I wonder if church Bibles will start to become a thing of the past. The last two churches I've been a member of use chairs instead of pews with the desire to use the "sanctuary space" for other activities during the week. With the chairs, there's no rack for hymnals (also having a lesser presence) or church Bibles.

I have noticed that our Sunday School classrooms have extra Bibles. Some of these seem to be Bibles that have been left over the years, and others were for various uses such as Bible drill. These "classroom Bibles" at our church tend to be either KJV or NIV.

At Fri Jul 28, 03:03:00 AM, Blogger Peter Kirk said...

I don't have recent experience of a wide range of churches in England, but NIV seems most popular and RSV was some years ago. I think some churches use NRSV, and I have seen NKJV as well. ERV was never popular in churches. NEB was for a time, and it and REB may still be used in some less evangelical churches. My own church has gone for TNIV but I don't know of any others which have - we replaced TEV/GNB which we had chosen perhaps 25 years ago at a time when our congregation was generally not very well educated.

My church has chairs, not pews, and attempts to solve the lack of rack space problem by having the Bibles put out on the chairs every Sunday morning and collected up after the service. The slightly unfortunate consequence is that many of the Bibles end up on the floor, which doesn't do much for their physical state and might well offend some people.

At Fri Jul 28, 11:35:00 AM, Blogger Ian Myles Slater said...

The request
In the comment thread on church Bibles, which translation did Peter Kirk's church replace when it adopted the TNIV?

Recorded data
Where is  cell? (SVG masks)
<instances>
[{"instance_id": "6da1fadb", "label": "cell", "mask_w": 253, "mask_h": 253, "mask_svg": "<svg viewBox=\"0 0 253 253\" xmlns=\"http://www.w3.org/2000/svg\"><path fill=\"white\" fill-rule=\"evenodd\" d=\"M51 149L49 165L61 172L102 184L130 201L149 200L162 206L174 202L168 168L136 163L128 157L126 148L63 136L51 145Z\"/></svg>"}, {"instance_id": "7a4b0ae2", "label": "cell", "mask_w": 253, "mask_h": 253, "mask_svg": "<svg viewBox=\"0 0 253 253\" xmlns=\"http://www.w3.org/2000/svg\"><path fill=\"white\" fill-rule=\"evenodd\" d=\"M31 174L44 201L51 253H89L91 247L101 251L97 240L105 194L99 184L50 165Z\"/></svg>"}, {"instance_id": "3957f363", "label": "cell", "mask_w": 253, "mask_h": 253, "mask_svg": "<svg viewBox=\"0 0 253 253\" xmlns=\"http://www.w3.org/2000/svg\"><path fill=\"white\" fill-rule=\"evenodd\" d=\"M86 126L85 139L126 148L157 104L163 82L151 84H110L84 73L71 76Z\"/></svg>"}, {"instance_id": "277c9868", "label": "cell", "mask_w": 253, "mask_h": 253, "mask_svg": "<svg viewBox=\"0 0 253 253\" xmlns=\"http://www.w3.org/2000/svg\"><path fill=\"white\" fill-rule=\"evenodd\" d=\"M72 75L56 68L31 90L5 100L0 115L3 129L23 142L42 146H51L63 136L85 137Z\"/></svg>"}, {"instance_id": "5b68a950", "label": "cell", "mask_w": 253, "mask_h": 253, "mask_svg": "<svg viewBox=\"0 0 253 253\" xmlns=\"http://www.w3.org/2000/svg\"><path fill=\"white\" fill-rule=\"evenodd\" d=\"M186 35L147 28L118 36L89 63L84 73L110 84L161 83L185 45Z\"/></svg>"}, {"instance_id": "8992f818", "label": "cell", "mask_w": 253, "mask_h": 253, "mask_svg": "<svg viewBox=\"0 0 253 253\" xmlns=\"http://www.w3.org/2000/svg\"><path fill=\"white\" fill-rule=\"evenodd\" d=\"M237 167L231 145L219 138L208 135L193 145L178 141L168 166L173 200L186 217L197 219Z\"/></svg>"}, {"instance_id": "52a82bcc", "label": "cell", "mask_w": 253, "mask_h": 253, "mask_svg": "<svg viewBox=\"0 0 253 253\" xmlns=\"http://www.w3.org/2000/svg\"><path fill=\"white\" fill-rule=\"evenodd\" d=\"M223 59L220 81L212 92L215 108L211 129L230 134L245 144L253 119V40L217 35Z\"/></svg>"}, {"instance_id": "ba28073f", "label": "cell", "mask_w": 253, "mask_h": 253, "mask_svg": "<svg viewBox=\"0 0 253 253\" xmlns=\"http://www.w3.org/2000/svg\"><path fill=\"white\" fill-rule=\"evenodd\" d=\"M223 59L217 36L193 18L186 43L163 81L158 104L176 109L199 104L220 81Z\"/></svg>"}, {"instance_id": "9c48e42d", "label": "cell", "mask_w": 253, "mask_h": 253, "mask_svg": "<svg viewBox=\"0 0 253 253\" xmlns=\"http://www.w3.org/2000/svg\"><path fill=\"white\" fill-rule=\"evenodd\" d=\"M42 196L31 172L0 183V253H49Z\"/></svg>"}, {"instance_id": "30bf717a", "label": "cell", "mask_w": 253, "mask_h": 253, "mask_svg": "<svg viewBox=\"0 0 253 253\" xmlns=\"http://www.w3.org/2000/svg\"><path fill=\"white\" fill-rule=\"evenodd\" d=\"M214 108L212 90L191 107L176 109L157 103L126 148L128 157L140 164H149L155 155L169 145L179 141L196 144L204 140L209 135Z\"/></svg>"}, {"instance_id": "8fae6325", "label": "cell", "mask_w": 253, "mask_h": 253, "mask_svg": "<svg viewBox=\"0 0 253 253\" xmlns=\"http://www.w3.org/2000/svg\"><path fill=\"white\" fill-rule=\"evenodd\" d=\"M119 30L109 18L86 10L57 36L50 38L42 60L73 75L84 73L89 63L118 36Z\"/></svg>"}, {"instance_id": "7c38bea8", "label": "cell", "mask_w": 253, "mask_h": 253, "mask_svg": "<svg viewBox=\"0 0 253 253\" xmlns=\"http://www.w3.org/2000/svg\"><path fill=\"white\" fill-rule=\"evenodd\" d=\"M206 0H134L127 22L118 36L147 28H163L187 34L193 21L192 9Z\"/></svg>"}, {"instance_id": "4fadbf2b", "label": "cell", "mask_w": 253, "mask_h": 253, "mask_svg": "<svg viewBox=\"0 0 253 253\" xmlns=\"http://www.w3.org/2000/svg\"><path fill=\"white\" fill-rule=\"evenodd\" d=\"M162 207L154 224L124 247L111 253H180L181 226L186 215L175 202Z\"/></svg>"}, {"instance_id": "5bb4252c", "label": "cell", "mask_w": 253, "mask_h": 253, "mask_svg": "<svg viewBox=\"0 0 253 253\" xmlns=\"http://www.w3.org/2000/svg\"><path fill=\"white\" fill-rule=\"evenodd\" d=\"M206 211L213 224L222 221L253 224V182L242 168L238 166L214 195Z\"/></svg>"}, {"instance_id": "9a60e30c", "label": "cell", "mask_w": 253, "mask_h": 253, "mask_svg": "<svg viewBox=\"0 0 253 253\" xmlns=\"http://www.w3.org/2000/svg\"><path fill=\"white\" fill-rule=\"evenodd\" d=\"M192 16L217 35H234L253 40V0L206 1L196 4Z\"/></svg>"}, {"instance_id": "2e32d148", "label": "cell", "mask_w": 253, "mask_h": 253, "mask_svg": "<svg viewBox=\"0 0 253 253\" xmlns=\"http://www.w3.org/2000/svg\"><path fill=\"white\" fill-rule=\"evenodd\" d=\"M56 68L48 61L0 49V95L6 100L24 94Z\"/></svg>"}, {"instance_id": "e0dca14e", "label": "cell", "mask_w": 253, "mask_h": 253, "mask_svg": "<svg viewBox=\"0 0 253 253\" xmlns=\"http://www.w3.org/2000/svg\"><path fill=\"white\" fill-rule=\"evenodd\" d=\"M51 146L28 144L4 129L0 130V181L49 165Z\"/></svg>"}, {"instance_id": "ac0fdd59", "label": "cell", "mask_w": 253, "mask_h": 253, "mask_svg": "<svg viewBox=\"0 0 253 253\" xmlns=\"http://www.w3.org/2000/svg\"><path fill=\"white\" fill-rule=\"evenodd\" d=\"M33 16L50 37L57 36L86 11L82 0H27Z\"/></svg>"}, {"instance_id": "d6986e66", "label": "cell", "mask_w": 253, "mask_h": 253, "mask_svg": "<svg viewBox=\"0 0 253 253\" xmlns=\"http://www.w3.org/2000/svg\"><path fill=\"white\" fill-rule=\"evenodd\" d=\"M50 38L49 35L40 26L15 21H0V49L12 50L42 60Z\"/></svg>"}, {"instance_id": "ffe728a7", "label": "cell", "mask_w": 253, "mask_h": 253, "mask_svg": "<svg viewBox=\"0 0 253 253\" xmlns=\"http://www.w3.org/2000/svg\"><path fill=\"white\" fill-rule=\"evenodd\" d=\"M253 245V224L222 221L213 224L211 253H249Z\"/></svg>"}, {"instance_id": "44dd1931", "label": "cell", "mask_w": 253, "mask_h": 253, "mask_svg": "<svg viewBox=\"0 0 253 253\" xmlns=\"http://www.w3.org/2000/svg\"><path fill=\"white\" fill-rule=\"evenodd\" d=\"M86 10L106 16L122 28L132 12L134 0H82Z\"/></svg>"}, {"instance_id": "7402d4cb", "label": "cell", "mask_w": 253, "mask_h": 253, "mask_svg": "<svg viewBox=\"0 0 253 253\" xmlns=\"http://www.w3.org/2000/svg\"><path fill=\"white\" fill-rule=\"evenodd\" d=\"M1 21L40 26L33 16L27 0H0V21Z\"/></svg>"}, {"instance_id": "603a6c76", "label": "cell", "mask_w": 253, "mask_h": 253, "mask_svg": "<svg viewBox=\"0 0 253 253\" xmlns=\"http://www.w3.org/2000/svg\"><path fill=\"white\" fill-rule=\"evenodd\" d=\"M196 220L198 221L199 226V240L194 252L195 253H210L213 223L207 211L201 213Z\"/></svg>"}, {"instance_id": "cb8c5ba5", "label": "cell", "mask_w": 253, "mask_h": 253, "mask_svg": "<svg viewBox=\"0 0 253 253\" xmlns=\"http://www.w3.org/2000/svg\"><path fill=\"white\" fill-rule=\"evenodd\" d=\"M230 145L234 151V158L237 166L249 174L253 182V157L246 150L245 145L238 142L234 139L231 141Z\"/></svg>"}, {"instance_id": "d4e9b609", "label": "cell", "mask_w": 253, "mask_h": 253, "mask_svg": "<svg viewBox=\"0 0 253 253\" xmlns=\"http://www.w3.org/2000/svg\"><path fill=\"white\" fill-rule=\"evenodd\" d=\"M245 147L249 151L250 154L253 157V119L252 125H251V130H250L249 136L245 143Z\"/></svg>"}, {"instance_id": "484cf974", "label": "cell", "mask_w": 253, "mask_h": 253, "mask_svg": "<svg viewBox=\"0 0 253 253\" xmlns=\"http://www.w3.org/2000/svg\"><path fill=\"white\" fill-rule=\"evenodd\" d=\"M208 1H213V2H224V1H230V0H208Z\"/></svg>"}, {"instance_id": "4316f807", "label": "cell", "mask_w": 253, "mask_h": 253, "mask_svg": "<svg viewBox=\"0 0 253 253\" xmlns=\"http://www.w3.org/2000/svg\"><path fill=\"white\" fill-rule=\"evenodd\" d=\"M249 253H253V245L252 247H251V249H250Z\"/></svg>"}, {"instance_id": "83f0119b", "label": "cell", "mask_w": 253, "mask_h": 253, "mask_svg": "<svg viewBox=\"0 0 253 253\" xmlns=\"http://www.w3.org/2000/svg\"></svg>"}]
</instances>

The solution
TEV/GNB